WHAT IS REQUIRED: Convert the lines from the one containing "From the image, would" through the last line, inclusive, into a numbered list, omitting any blank lines.

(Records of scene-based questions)
**********

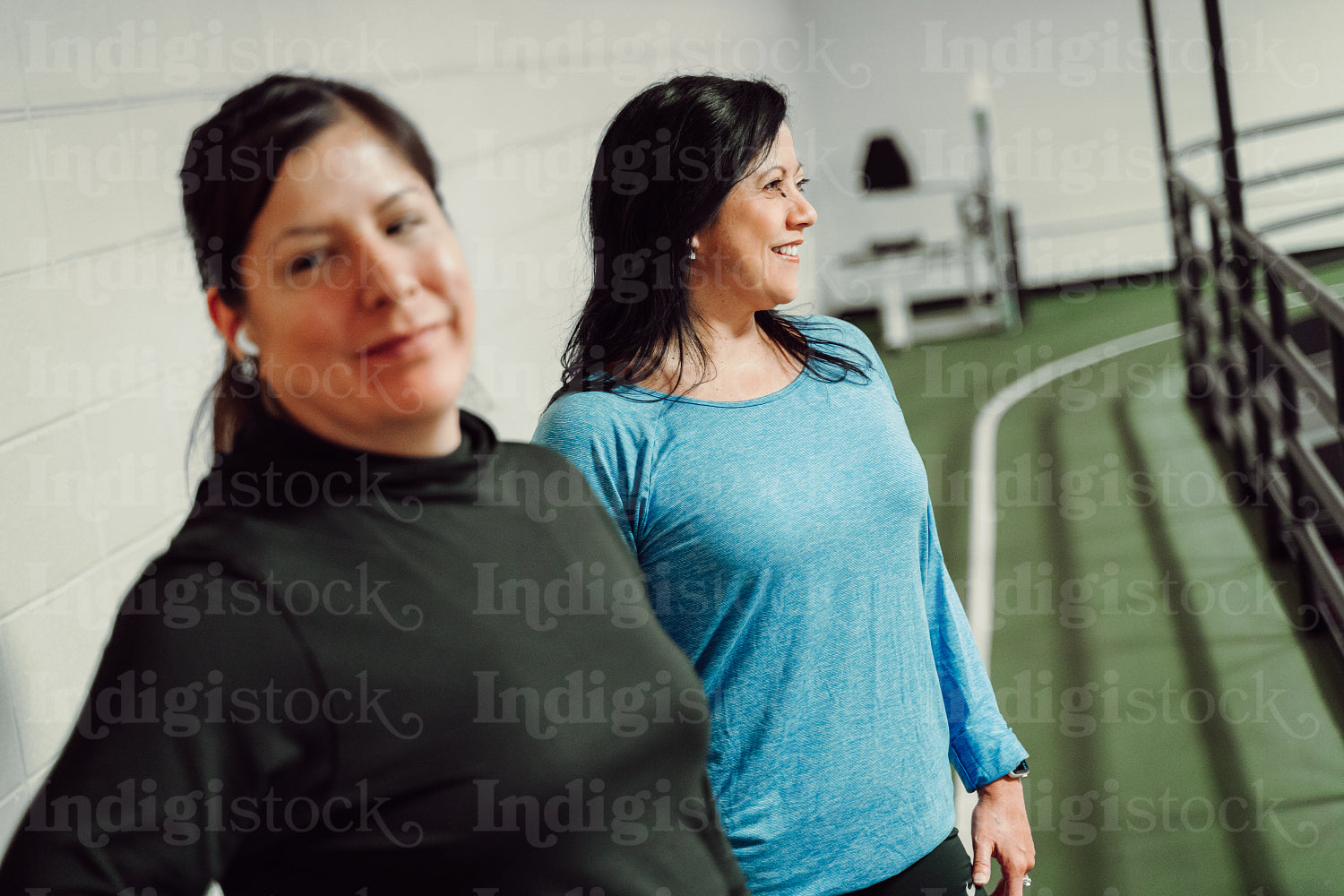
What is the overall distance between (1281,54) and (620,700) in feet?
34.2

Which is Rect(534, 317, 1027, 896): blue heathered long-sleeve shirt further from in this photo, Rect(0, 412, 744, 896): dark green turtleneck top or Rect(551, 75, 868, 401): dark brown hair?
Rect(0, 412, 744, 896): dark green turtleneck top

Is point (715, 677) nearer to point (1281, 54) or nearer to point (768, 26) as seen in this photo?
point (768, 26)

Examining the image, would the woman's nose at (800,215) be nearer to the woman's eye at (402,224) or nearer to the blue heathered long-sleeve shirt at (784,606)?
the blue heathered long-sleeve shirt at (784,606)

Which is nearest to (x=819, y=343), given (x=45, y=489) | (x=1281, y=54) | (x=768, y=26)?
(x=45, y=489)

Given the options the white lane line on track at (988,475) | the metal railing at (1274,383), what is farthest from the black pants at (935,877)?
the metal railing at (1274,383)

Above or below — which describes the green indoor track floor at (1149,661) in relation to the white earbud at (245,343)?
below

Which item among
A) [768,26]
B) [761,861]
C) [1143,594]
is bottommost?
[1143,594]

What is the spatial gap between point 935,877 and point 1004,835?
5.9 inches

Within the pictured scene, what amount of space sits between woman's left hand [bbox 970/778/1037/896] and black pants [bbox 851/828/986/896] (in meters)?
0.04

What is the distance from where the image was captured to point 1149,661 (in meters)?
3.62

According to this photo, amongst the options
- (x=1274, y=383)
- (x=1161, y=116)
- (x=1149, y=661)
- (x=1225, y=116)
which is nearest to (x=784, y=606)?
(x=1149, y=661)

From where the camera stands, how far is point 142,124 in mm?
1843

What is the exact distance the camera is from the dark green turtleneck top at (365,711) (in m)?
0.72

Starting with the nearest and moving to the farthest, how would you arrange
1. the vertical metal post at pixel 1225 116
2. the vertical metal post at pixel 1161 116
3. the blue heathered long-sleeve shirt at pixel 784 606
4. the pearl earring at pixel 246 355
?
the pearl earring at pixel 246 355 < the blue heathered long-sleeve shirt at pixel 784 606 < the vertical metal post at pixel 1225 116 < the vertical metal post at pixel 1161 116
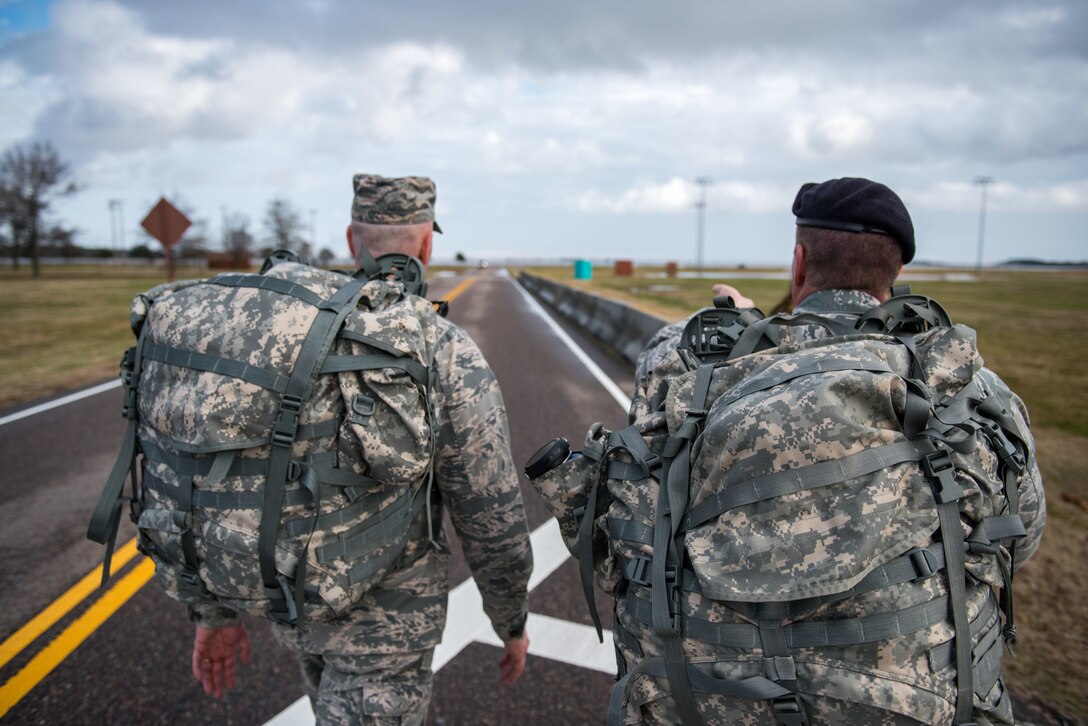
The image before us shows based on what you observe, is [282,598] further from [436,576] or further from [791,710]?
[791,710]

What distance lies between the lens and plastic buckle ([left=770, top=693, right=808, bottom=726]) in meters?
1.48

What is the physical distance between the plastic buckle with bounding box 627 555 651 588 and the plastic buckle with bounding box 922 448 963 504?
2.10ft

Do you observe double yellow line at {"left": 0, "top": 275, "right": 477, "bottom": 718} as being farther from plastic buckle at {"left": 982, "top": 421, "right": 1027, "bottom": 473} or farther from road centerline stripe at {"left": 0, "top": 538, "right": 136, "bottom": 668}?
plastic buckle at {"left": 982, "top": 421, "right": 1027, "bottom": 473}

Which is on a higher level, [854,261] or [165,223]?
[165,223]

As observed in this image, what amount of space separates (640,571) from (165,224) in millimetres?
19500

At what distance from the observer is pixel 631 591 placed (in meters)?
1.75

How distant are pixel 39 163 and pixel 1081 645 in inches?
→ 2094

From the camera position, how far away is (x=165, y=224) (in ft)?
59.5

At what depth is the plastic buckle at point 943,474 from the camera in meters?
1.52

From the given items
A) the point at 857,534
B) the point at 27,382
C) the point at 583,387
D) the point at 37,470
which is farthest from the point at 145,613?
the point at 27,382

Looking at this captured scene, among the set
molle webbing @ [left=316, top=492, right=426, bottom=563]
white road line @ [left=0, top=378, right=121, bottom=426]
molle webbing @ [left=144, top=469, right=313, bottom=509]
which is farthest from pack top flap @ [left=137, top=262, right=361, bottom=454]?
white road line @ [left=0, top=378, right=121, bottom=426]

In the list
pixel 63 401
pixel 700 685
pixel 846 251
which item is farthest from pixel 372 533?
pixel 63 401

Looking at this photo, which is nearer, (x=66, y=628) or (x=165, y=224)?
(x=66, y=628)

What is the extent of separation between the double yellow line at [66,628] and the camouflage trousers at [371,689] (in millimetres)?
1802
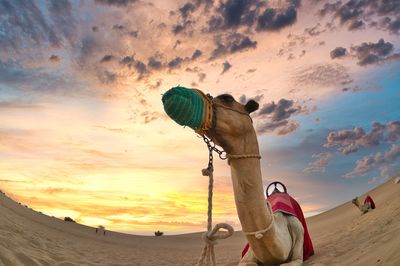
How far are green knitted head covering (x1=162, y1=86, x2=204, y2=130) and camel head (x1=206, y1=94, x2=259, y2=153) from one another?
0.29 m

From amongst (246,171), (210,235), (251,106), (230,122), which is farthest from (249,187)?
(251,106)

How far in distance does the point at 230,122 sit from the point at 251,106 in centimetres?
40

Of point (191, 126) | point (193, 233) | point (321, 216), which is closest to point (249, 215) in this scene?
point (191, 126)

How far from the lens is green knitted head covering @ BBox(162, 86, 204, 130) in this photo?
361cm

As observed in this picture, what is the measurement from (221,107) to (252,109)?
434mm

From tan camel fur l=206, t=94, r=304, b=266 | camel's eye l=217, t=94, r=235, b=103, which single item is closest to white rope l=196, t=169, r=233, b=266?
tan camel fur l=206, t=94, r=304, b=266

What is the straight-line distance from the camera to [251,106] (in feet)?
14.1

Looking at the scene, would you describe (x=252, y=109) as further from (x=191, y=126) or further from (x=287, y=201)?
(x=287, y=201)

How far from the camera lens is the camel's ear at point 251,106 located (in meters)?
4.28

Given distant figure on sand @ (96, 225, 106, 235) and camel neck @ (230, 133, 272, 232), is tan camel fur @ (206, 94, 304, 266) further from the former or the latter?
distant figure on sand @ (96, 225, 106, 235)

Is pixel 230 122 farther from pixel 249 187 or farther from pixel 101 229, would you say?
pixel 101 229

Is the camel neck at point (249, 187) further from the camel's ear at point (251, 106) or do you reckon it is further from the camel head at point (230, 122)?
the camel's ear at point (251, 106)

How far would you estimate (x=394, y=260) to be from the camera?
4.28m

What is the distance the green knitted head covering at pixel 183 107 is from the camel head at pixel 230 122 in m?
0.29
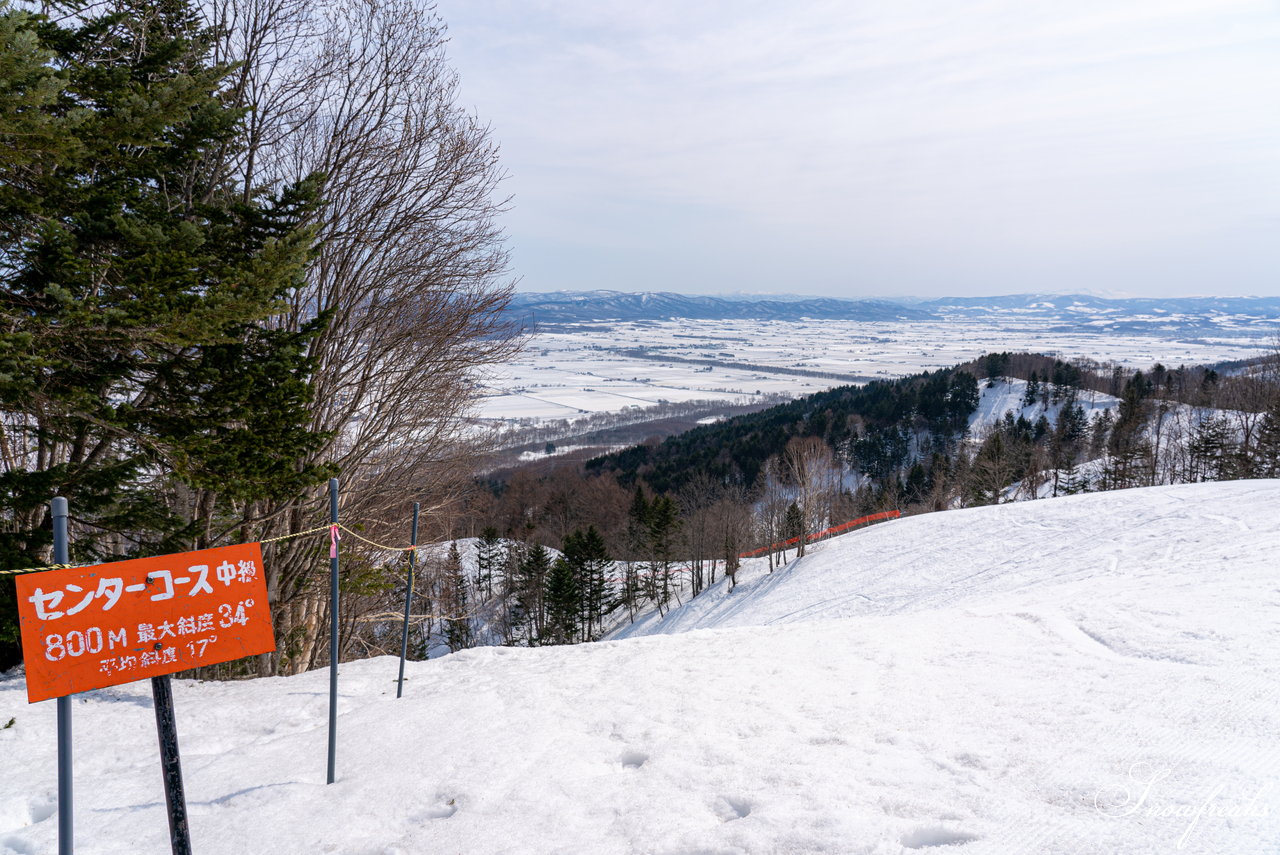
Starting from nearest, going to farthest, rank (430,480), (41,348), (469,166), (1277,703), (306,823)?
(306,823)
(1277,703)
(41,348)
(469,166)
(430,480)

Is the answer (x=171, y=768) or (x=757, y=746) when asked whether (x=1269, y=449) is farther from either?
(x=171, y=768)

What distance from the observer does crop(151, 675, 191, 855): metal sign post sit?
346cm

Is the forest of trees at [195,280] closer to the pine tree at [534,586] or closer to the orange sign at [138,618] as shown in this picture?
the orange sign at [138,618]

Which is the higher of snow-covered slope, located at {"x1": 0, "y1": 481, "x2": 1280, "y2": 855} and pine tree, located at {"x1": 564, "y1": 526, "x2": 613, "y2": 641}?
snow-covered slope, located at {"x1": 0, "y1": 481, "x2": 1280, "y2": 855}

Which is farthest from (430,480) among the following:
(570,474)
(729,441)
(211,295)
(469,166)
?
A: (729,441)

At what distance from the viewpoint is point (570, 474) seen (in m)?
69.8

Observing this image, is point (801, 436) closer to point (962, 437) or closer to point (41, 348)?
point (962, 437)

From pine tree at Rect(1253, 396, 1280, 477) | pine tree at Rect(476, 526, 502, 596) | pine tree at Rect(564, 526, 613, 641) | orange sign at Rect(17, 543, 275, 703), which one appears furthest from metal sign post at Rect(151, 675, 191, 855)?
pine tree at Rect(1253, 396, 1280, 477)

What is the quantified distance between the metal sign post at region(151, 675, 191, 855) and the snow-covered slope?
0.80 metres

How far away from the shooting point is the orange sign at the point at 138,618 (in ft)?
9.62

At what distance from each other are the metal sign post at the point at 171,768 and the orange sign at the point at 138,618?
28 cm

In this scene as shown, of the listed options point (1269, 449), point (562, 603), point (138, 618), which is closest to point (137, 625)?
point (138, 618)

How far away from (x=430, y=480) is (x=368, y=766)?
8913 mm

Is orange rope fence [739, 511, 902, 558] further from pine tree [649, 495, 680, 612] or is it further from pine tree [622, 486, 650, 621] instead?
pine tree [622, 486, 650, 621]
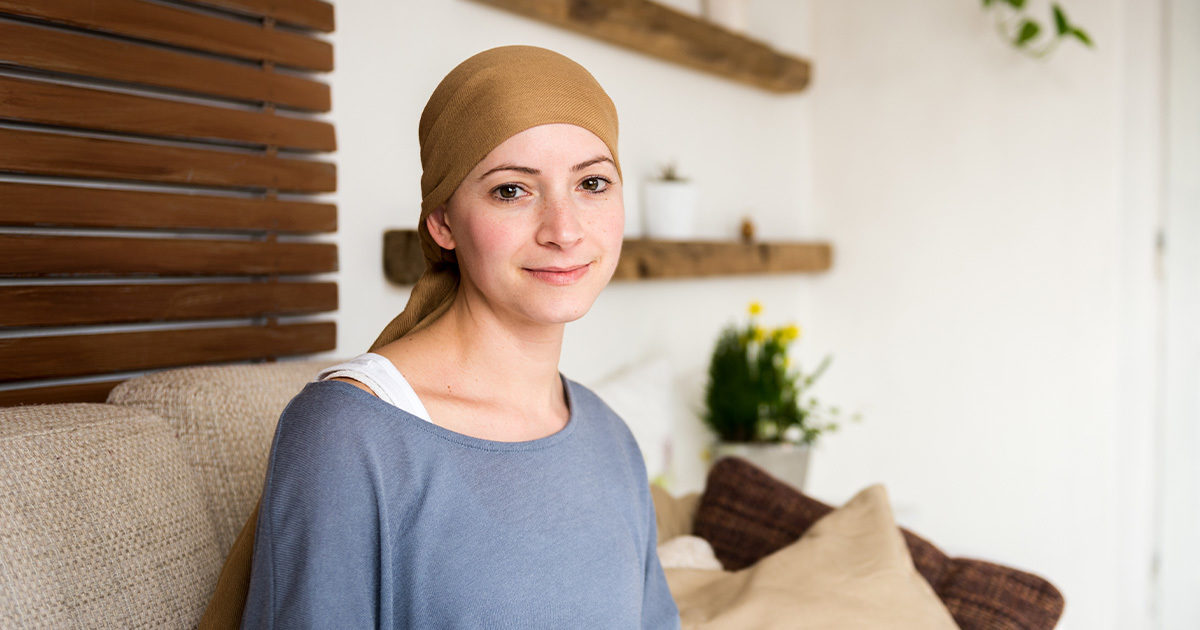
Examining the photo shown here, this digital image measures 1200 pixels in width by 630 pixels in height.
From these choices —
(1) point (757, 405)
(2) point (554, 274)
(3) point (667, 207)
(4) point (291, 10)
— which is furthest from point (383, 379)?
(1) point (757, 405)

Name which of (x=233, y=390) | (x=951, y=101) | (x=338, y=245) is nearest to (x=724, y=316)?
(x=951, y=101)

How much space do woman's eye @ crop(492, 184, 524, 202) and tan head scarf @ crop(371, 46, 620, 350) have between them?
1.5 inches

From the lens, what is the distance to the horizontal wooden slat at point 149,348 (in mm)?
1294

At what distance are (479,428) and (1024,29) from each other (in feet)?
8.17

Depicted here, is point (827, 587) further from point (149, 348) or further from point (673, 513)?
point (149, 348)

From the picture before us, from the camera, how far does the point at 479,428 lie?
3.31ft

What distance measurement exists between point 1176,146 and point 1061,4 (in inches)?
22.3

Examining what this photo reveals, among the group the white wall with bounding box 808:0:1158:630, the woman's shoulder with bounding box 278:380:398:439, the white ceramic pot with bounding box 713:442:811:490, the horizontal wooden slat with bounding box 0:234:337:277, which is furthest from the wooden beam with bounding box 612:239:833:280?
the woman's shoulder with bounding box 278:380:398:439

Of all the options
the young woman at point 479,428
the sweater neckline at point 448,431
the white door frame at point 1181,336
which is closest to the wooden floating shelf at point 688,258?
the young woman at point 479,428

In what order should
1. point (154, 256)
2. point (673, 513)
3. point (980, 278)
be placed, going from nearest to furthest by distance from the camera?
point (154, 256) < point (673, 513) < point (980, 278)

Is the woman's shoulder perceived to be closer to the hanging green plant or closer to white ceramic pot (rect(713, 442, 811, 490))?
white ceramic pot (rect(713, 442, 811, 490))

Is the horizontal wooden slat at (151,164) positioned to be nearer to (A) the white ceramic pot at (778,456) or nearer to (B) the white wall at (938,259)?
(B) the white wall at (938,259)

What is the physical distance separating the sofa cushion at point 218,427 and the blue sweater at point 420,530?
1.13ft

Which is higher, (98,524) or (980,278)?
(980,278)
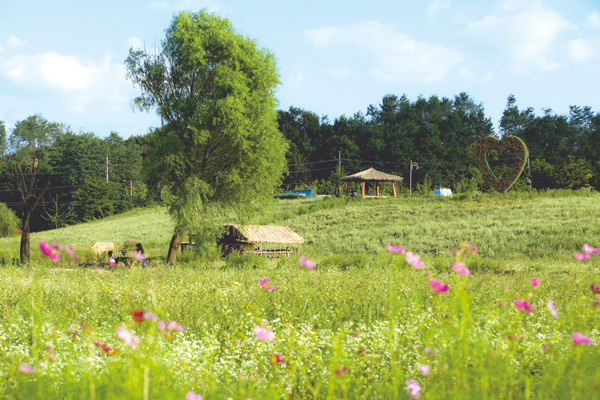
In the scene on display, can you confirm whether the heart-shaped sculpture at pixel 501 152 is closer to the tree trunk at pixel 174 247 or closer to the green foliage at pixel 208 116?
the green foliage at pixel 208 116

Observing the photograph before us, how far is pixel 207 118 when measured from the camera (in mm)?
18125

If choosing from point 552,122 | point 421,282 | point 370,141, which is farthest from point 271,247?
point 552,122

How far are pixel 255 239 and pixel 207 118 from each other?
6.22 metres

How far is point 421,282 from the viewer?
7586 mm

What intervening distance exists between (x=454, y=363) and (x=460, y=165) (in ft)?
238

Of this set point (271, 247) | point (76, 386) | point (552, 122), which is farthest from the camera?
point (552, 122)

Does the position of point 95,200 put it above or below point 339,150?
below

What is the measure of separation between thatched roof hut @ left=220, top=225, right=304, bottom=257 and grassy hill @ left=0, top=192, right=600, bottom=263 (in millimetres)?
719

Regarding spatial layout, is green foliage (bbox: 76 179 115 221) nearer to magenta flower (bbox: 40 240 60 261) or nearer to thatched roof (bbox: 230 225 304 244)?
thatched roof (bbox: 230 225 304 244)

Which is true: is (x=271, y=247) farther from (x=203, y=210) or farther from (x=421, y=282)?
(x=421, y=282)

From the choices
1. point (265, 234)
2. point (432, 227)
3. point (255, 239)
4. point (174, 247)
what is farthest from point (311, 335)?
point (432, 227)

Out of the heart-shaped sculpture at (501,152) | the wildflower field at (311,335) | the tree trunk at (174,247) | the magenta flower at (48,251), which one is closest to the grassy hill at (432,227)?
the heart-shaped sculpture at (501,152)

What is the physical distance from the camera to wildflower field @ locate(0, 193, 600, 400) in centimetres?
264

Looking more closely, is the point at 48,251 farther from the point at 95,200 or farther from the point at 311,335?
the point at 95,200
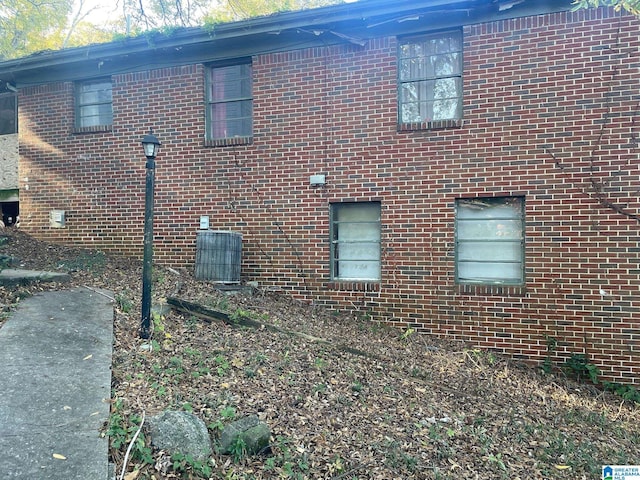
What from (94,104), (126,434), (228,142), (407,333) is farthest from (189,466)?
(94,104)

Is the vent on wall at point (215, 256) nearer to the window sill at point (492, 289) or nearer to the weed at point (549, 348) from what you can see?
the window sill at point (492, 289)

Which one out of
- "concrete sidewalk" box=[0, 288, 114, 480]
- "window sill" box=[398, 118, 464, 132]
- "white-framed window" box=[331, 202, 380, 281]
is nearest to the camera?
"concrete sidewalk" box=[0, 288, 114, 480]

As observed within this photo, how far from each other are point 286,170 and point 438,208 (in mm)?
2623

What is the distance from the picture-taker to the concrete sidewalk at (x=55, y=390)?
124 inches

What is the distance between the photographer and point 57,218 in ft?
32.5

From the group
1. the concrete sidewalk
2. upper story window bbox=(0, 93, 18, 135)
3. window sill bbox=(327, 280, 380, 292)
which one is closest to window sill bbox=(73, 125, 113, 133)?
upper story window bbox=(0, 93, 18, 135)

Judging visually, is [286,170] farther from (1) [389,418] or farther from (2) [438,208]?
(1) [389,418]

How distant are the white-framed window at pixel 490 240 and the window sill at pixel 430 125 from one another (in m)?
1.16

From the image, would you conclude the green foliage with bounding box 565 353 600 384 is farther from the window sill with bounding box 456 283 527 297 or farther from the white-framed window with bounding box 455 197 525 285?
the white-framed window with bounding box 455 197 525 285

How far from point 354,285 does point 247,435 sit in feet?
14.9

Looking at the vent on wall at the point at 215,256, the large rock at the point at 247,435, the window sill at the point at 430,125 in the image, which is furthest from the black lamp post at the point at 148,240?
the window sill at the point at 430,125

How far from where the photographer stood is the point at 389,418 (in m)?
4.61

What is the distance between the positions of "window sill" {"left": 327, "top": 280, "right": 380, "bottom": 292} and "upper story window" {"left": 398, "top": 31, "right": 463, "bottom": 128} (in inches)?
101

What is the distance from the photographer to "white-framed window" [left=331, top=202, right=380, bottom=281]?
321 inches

**********

EXPECTED ANSWER:
1. From the image, would you conclude the green foliage with bounding box 565 353 600 384 is farther from the window sill with bounding box 456 283 527 297 or farther from the white-framed window with bounding box 455 197 525 285?
2. the white-framed window with bounding box 455 197 525 285
3. How far from point 354,285 does point 247,435 sit in feet?
4. 14.9
5. Looking at the vent on wall at the point at 215,256, the large rock at the point at 247,435, the window sill at the point at 430,125 in the image, which is furthest from the black lamp post at the point at 148,240?
6. the window sill at the point at 430,125
7. How far from where the photographer stood is the point at 389,418 (in m)?
8. 4.61
9. What is the distance between the positions of "window sill" {"left": 327, "top": 280, "right": 380, "bottom": 292} and "upper story window" {"left": 398, "top": 31, "right": 463, "bottom": 128} (in inches)?
10. 101
11. What is the distance from the photographer to "white-framed window" [left=331, top=202, right=380, bottom=281]?
12. 321 inches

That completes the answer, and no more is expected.